Di antara hembusan angin yang menggugurkan daun pepohonan. Pepohonan yang menjadi peneduh jalanan kota impian. Pelan tapi pasti, wanita cantik yang selalu mengenakan jilbab panjang berwarna hitam, serta tengah menggenggam payung berwarna hitam di tangan kanannya itu, terus berjalan, mendekat ke arah aku dan Sang Ratu yang tengah menanti kedatangannya di tempat ini. 

Di bawah langit yang mulai menghitam, di antara angin yang bertiup kencang. Kutatap wanita cantik berkulit kuning langsat yang baru datang  dari seberang lautan. Dan saat ini, tengah berdiri di sebelah wanita cantik berkerudung merah marun di depanku. 

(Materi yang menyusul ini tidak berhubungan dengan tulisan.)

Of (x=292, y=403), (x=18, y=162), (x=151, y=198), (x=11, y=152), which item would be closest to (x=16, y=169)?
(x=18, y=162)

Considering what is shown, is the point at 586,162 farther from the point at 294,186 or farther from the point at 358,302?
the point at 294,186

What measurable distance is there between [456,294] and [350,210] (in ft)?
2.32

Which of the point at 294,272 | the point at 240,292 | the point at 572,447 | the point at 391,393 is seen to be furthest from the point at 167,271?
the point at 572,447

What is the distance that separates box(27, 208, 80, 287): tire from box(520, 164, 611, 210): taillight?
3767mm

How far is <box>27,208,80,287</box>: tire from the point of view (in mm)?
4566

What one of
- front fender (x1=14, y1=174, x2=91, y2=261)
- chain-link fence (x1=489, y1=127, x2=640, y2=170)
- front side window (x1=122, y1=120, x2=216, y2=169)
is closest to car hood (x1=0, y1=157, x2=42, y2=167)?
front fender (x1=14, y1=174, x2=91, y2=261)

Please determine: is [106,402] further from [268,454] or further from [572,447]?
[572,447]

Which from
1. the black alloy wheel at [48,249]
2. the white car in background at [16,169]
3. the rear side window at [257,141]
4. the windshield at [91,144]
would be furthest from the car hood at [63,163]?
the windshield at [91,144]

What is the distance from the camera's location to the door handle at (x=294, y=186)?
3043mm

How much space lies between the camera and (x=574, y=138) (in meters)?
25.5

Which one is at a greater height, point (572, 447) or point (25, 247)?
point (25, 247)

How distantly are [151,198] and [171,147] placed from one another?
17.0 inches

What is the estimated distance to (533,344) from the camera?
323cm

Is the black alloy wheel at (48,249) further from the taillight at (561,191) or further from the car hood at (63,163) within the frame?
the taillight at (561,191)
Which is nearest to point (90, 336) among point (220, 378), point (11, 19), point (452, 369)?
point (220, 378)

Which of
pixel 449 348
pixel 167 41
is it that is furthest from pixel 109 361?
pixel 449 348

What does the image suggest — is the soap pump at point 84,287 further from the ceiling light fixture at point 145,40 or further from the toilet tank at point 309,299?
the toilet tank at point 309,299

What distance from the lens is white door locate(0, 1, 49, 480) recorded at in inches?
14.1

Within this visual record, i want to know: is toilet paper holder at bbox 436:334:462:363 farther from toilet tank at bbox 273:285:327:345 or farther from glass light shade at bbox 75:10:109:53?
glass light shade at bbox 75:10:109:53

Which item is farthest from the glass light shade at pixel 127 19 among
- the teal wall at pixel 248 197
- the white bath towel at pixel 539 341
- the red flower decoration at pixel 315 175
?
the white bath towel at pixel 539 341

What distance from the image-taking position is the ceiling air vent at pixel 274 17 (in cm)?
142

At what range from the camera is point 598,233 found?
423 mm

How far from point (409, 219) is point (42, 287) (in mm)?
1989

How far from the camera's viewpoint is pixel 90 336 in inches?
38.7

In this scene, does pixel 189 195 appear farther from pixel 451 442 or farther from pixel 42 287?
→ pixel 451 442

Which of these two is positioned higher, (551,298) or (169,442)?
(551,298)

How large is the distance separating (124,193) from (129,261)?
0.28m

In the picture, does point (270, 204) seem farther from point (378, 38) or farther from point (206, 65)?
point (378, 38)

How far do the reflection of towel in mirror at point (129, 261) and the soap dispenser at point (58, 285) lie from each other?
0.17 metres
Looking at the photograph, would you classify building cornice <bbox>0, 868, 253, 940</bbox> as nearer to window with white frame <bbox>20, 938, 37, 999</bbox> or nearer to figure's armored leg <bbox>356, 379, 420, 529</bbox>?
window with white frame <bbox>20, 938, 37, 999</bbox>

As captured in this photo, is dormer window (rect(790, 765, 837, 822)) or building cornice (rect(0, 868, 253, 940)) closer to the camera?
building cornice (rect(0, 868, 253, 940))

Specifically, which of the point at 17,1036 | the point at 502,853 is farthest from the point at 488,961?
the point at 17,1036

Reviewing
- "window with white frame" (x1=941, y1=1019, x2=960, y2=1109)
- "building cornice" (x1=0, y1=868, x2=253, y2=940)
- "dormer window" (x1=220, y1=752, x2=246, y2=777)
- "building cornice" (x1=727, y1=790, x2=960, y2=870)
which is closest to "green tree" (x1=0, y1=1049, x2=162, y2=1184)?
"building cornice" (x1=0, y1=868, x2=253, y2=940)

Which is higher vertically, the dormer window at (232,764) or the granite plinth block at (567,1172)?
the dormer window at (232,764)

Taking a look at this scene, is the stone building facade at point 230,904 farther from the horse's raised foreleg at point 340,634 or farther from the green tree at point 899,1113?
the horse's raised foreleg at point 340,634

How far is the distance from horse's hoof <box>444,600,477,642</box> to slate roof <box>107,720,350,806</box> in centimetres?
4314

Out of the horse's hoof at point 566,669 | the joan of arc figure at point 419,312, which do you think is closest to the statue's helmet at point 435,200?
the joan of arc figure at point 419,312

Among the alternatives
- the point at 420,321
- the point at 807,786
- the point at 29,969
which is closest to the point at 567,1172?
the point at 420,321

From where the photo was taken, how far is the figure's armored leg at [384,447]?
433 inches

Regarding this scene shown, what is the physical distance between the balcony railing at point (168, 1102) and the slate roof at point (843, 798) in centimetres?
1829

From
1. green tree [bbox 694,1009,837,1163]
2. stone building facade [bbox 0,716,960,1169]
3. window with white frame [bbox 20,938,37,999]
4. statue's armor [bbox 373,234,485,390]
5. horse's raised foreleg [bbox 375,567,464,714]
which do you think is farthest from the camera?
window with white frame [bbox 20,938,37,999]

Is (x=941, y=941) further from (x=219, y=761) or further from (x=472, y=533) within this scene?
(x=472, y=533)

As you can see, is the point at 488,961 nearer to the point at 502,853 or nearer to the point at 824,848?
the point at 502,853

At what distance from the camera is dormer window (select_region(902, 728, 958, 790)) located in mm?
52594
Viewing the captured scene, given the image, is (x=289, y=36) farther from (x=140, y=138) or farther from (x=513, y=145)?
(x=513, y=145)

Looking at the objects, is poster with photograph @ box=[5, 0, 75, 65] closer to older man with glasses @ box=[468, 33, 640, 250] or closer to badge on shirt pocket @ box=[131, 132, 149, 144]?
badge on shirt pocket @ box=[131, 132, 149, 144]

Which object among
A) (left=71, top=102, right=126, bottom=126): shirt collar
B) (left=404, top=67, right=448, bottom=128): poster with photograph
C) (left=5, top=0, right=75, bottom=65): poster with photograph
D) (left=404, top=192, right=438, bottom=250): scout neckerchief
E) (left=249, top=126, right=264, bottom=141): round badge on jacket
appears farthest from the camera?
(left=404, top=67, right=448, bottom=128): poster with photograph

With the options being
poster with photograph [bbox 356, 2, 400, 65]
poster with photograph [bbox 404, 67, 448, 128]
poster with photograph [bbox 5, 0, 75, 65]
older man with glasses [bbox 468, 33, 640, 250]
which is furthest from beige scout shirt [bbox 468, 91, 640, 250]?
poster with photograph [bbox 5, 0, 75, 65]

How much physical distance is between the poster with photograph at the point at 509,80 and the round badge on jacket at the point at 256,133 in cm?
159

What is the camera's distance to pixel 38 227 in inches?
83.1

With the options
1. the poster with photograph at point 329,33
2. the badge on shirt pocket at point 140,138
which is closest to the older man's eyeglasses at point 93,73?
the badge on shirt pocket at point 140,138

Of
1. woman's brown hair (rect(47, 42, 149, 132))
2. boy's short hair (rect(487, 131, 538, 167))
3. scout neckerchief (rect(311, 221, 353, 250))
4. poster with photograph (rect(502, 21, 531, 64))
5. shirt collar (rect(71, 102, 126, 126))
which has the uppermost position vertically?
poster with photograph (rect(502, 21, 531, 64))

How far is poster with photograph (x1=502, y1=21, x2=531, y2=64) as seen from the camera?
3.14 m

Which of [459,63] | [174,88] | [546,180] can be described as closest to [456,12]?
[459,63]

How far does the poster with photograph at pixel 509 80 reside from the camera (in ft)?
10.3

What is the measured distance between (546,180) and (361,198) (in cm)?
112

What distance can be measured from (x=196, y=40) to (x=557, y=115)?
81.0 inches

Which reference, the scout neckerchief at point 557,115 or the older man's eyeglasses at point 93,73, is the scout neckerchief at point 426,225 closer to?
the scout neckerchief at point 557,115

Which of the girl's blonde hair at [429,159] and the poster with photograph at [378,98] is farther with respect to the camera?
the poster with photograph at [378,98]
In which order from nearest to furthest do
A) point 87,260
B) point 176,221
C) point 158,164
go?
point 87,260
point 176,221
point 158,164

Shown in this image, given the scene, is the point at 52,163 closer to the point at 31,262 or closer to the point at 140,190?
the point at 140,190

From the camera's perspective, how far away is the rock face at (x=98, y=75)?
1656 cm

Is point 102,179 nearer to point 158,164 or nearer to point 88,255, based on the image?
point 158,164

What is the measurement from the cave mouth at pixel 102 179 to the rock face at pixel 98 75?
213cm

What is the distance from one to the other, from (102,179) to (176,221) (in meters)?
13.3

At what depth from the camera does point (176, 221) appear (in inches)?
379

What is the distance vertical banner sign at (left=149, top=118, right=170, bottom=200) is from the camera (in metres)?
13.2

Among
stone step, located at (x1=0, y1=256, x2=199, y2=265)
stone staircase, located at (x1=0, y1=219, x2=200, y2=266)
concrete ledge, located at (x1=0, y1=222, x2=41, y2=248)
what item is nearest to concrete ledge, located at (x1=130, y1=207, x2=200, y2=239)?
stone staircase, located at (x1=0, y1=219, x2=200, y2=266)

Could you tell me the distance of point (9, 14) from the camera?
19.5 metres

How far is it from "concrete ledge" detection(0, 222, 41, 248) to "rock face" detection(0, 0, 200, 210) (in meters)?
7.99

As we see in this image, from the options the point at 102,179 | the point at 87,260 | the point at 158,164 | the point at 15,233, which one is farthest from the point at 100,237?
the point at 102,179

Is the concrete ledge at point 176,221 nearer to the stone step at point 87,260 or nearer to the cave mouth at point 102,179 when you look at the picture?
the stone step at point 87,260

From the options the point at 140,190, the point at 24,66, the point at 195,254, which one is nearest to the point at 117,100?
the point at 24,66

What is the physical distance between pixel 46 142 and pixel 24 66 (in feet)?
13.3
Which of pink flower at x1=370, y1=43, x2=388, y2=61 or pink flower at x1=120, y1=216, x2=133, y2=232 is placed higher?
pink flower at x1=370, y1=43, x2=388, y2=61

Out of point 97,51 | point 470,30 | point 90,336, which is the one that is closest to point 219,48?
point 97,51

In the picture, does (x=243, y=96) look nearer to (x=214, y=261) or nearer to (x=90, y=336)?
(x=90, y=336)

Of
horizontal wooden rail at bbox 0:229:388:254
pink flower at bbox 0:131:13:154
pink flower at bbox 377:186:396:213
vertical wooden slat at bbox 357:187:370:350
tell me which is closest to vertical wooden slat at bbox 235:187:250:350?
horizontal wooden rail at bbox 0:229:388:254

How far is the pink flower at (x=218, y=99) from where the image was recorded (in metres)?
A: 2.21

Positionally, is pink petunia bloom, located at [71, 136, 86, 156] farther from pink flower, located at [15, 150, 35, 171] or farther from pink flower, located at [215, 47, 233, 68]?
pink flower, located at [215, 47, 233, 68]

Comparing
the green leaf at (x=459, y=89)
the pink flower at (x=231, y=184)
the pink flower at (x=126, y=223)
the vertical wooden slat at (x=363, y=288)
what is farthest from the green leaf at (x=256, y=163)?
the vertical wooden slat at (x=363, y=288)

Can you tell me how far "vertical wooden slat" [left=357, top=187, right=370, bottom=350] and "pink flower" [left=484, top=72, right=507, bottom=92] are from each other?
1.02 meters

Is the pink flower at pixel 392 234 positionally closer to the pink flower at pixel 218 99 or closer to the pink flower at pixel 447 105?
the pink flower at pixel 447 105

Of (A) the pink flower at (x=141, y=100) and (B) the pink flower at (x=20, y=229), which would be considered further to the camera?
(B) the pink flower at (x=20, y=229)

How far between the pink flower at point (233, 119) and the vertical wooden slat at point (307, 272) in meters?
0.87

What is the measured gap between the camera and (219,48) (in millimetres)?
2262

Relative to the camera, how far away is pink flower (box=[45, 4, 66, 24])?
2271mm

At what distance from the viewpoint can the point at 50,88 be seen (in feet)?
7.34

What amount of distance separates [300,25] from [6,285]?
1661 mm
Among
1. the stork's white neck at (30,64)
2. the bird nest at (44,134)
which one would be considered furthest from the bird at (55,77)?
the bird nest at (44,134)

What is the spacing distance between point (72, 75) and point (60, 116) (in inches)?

Di bawah semburat cahaya senja yang saat ini terasa begitu dingin, kutatap air muka wanita yang saat ini tengah berdiri anggun di depanku. Wanita cantik yang di hadirkan Tuhan dengan nyawa cadangannya untuk menemani hari-hariku. Ratu Malam yang telah bangkit dari kematiannya. Ratu malam yang atas izin Tuhan yang Maha Pengasih lagi Maha penyayang telah di beri keabadian untuk hidup bersamaku. 

Ratu malam yang saat ini telah bersedia membuka pintu hatinya, untuk menerima kehadiran Bidadari kesunyian memasuki Istana Kebahagiaan-nya. 

*****

Kutatap wajah Ratu Malam dan Bidadari kesunyian satu persatu. Wajah dua wanita cantik, yang atas izin Tuhan-ku. Tuhan yang Maha Pengasih lagi Maha Penyayang, telah di pertemukan dan dipersatukan hatinya, untuk saling melengkapi dan menyayangi antara satu dengan yang lainnya. 

Di sebelah Sang Waktu. Sekali lagi kutatap mata kedua wanita cantik yang aku tahu sesungguhnya adalah sepasang pintu masuk ke alam akhirat dan alam dunia itu. Pintu masuk Surga dan Neraka serta pintu masuk menuju ke masa lalu dan masa depan.

Di bawah siraman cahaya bulan, di antara keramaian kota. Di pinggir jalanan, di antara temaram lampu-lampu jalan kota impian, aku dan dua wanita cantik yang memiliki nama lain edelweis dan Wijayakusuma itu terus berjalan, meninggalkan masa lalu, menuju ke masa depan sambil bergandengan tangan. 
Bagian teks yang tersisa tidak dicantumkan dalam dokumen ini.